From his classic debut novel to such masterworks of literary journalism as "The Armies of the Night," the two-time Pulitzer Prize winner always got credit for insight, passion and originality.
Some of his works were highly praised, some panned, but none was pronounced the Great American Novel that seemed to be his life quest from the time he soared to the top as a brash 25-year-old "enfant terrible."

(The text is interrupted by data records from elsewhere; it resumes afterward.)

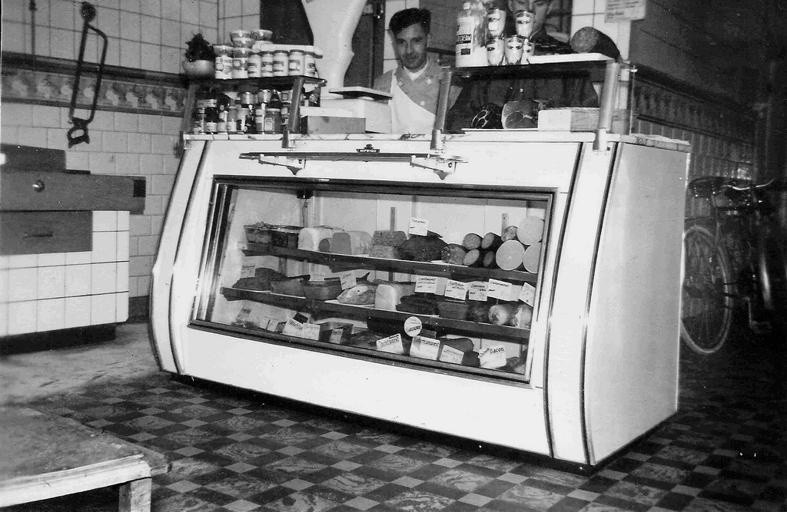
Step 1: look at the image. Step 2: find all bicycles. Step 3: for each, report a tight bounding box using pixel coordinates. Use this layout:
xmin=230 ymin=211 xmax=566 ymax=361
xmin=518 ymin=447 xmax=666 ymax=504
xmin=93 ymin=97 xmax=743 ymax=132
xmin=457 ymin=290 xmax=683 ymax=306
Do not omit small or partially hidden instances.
xmin=681 ymin=174 xmax=787 ymax=357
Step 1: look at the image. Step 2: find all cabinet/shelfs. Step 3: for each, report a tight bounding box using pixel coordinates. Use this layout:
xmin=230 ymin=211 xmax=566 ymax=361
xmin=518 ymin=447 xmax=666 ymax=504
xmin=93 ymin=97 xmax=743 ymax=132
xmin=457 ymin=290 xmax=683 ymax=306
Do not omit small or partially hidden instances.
xmin=147 ymin=127 xmax=692 ymax=476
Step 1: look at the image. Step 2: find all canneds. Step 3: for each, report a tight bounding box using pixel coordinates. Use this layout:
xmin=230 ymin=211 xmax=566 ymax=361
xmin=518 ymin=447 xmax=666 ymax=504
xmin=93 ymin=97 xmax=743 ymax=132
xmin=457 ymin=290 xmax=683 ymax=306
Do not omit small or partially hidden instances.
xmin=213 ymin=29 xmax=323 ymax=80
xmin=191 ymin=88 xmax=291 ymax=135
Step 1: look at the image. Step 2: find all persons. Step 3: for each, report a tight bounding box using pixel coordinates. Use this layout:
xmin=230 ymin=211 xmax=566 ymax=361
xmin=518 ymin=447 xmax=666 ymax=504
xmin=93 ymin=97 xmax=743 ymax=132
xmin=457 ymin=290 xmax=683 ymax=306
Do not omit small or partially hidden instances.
xmin=446 ymin=0 xmax=598 ymax=134
xmin=372 ymin=8 xmax=463 ymax=134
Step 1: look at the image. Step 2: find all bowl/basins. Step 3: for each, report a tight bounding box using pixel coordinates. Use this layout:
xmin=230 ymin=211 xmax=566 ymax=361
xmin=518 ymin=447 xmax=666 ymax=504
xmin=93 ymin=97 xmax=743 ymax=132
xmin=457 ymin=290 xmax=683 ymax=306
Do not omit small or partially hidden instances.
xmin=182 ymin=60 xmax=214 ymax=80
xmin=213 ymin=29 xmax=273 ymax=58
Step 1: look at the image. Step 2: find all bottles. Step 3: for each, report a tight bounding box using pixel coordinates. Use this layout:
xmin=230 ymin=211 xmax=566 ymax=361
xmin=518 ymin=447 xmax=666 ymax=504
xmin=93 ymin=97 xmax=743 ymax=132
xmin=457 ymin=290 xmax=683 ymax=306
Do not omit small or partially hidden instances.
xmin=240 ymin=91 xmax=254 ymax=105
xmin=455 ymin=2 xmax=487 ymax=68
xmin=215 ymin=50 xmax=316 ymax=78
xmin=258 ymin=89 xmax=271 ymax=104
xmin=271 ymin=88 xmax=280 ymax=103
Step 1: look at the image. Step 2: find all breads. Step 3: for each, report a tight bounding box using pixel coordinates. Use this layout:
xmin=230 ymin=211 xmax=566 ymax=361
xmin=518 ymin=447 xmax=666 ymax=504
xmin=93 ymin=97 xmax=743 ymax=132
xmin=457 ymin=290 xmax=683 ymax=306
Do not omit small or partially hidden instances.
xmin=232 ymin=214 xmax=544 ymax=375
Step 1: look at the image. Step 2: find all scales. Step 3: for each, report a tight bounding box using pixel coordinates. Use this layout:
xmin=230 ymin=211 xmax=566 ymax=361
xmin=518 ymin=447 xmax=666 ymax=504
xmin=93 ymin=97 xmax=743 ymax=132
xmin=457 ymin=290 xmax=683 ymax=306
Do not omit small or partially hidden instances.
xmin=319 ymin=86 xmax=393 ymax=132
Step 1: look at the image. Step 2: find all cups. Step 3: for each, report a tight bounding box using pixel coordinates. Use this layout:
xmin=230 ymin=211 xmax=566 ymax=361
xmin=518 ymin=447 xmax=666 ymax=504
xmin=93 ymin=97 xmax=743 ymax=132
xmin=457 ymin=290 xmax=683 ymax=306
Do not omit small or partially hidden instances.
xmin=486 ymin=6 xmax=536 ymax=66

Mailer built and nurtured an image over the years as pugnacious, streetwise and high-living. He drank, fought, smoked pot, married six times and stabbed his second wife, almost fatally, during a drunken party.
He had nine children, made a quixotic bid to become mayor of New York, produced five forgettable films, dabbled in journalism, flew gliders, challenged professional boxers, was banned from a Manhattan YWHA for reciting obscene poetry, feuded publicly with writer Gore Vidal and crusaded against women's lib.
But as Newsweek reviewer Raymond Sokolov said in 1968, "in the end it is the writing that will count."
Mailer, he wrote, possessed "a superb natural style that does not crack under the pressures he puts upon it, a talent for narrative and characters with real …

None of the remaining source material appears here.